Little Place Labs has found a way to enter the expensive area of space as a startup: through a software approach. “Instead of building our own satellites which requires a significant amount of CAPEX and initial investment, we partner with satellite companies and focus on developing and using Edge computing AI software solutions,” says Lai. “Just like Marc Andreessen said in 2011 that ‘Software is eating the world’, we believe that the time is near that space is no longer just a hardware play, and we are entering an era of software-driven capabilities that are scalable and accessible.”

Yet, despite this software approach, space startups still come with their challenges: “The space industry, compared to other sectors, has a longer lead time to scale and build compared to other sectors,” explains Lai. “We often have to spend more time educating investors and prospective end users of the potential this service and technology can bring. Equally, the funding environment has become more challenging since 2022.”

These difficulties do not mean there have been no triumphs, however. Since its founding in 2022, the startup has won Deloitte’s Gravity Challenge; been an awardee of a US Air Force research contract related to rapid surveillance capabilities using space-based processing, and demonstrated its product in space and ran the software successfully on one of its partners’ satellites in orbit, showcasing a 98% reduction of data downlink. If that’s not a proof of concept, then I don’t know what is.


The future looks bright for Little Place Labs. Better hardware and infrastructures becoming available – chips, radiation-hardened tech, inter-satellite communication links - give its software more chances to provide even better insights, and the focus on the growing problem of space debris among space agencies like the US Space Force means its service has some real utility for big clients.

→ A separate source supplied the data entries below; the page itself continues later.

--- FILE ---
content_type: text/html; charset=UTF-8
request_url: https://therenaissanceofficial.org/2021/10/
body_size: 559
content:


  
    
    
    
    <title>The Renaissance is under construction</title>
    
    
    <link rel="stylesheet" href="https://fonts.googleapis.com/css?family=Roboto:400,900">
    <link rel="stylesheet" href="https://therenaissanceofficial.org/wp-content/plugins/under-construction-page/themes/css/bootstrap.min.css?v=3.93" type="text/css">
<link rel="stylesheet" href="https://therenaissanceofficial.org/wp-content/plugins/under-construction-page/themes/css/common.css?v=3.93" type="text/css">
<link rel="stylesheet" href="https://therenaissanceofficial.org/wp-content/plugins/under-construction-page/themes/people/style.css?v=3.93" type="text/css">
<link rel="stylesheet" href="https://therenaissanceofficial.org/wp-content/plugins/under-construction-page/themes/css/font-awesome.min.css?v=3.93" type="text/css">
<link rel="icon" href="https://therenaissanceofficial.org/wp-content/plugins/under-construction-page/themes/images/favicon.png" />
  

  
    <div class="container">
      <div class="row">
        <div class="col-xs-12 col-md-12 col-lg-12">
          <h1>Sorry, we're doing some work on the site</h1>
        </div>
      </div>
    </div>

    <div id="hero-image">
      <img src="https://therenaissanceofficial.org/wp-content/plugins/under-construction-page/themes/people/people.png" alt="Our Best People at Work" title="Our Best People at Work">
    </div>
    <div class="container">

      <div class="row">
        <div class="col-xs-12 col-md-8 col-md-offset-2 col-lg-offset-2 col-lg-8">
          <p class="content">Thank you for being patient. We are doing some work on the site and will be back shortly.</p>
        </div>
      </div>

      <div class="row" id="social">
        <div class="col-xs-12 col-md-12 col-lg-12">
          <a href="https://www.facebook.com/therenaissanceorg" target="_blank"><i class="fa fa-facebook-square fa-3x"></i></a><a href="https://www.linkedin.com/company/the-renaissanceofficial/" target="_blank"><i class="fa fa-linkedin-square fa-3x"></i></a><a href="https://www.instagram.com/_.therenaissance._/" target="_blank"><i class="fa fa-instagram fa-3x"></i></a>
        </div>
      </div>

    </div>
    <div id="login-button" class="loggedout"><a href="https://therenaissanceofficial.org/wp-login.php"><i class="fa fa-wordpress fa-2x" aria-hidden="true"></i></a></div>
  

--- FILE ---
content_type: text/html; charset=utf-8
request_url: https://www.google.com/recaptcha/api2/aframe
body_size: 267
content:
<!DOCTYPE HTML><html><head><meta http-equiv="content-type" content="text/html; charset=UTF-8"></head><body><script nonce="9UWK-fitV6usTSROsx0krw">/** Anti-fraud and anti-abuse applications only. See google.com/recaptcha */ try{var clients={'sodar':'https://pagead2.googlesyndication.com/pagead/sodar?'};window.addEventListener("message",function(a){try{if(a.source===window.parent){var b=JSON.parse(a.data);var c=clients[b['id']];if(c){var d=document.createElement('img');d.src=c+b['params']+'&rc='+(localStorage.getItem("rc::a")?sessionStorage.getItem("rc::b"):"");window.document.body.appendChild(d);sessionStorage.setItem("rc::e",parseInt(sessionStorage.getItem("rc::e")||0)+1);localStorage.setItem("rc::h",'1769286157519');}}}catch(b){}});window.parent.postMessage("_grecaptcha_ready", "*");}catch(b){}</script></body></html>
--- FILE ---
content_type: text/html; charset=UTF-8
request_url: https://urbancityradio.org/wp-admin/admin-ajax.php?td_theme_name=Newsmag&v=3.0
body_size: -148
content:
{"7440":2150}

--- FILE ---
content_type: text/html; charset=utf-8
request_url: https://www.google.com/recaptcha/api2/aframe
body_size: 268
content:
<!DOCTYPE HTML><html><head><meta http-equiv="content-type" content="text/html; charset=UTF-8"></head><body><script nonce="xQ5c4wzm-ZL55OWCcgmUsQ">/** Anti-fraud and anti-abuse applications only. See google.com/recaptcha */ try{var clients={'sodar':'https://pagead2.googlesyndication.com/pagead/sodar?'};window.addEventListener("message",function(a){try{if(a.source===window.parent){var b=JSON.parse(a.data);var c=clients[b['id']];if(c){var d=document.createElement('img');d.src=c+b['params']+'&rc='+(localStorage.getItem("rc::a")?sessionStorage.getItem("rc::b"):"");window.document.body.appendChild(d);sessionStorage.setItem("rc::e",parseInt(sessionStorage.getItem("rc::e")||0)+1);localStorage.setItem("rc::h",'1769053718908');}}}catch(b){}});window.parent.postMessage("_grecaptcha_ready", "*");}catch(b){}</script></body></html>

In the next six to 12 months, Lai explains the company will be focusing on commercialisation of its products in the areas of disaster detection, maritime surveillance - including illegal fishing, oil spills, and vessel tracking - and monitoring of assets for trading banks and insurance companies. From 12 to 18 months, the focus is to build out the team and solutions.

Lofty goals for the startup Little Place Labs, yet it highlights that whatever the future holds, the sky is the limit for scaling up this startup.